◆ READING TEXT ◆

This editorial was run in the Kelowna Daily Courier on May 20, 2020, on Clinical Trials Day during Clinical Trial Awareness Week. Dr. Kim Christie is the President of GAP-Net Site Okanagan Clinical Trials in Kelowna, British Columbia in Canada.
Today is Clinical Trials Day, an observance commemorating the first controlled clinical trial conducted by James Lind on May 20, 1747. Much has changed since Lind studied scurvy in sailors, but the need for clinical trials has not.
Clinical trials are crucial for finding new and better treatments for all diseases. An estimated 41 per cent of Canadians take at least one prescription drug – for arthritis, for heart disease, for cancer – and every single one was approved for public use based on the results of a clinical trial. I am thankful that clinical trials for treatments and vaccines for COVID-19 are being rapidly undertaken as it is the only path that leads to approved medications.
While society is focused on the COVID-19 pandemic, another health crisis is still growing, Alzheimer’s disease. According to the Alzheimer Society of Canada, over 747,000 people in Canada are living with Alzheimer’s, and that number is expected to double by 2031. Like COVID-19, there are currently no treatments to stop Alzheimer’s disease and many health care professionals do not believe that our health care system is equipped to handle this projection. We urgently need a treatment that can slow the progression of the disease.
The answer hinges on clinical research, which in turn relies on volunteer participants. Despite the growing number of Alzheimer’s cases, a surprising fact to many is that clinical trials are often delayed by slow recruitment. However, I believe that Alzheimer’s research is near a breakthrough. Now more than ever before, research centres need people to join Alzheimer’s clinical trials.
Alzheimer’s research is of the utmost importance for the millions of people impacted by the disease, including my family. I was in my second year at the University of Calgary when my grandfather was diagnosed with Alzheimer’s disease. I was shocked to realize that there was nothing available to treat him. This realization inspired me to switch my major and eventually earn a PhD in neuroscience. Since then, I have dedicated my career to finding medications that help people with Alzheimer’s.

◆ TASKS ◆
A – According to the Clinical Trials Day editorial, who conducted the first controlled clinical trial?
B – Continue the Clinical Trials Day editorial above, picking up after its final sentence.

Dataset entries:
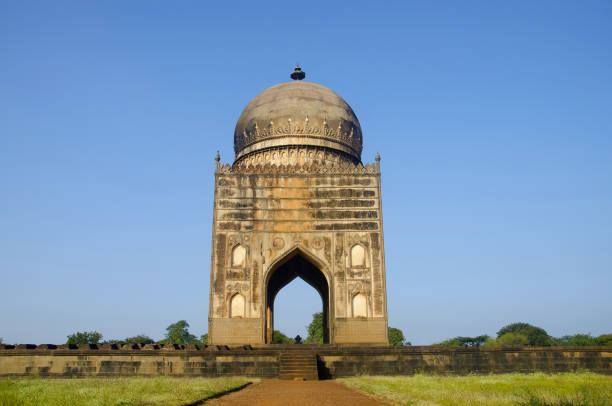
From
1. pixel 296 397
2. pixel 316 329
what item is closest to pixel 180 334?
pixel 316 329

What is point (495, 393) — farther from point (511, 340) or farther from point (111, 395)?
point (511, 340)

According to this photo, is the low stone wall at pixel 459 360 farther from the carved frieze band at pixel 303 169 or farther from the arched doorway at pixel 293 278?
the carved frieze band at pixel 303 169

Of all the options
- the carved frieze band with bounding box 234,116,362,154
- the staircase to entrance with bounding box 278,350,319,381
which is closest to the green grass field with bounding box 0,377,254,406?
the staircase to entrance with bounding box 278,350,319,381

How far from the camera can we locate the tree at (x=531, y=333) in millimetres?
61281

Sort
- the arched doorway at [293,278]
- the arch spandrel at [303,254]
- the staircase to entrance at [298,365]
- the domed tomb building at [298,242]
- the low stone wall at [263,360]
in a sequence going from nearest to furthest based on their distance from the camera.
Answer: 1. the low stone wall at [263,360]
2. the staircase to entrance at [298,365]
3. the domed tomb building at [298,242]
4. the arch spandrel at [303,254]
5. the arched doorway at [293,278]

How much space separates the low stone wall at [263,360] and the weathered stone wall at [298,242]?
451 centimetres

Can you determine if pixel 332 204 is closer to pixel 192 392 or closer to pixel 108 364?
pixel 108 364

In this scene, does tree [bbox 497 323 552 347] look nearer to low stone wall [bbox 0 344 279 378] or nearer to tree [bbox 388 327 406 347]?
tree [bbox 388 327 406 347]

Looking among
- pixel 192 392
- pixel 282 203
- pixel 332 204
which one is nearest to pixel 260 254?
pixel 282 203

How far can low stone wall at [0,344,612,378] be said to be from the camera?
539 inches

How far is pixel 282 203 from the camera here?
67.8ft

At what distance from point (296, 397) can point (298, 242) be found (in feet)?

◆ RESPONSES TO THE TASKS ◆
A – James Lind, on May 20, 1747.

B –
My motivation is continually fueled by the fact that having a family history of Alzheimer’s disease increases the risk of the developing the disease yourself. Consequently, not only am I at an increased risk, but so is my son Lachlan. If previous generations don’t step up and address this public health crisis, then Lachlan’s generation will face an even larger Alzheimer’s challenge as the population ages. However, many signs point to an optimistic future.
Every day at Okanagan Clinical Trials, I see families coping with an Alzheimer’s diagnosis. I see firsthand that giving people a chance to join a clinical trial provides them with an opportunity to join a team that will walk with them on their journey. My team is continuously grateful to them for their contributions and meaningful impact for future generations. These ‘citizen scientists’ are stepping up and getting involved, and I am constantly inspired by their dedication.
If you are an older adult with concerns about your memory or a diagnosed memory condition, you can help advance Alzheimer’s disease research by volunteering for a clinical trial.
For Clinical Trials Day, I want to thank everyone who is involved in any type of clinical trial. Participating in clinical research is how we’re going to advance medicine, not just for Alzheimer’s disease, but for all diseases.
Originally posted by the Kelowna Daily Courier on May 20, 2020.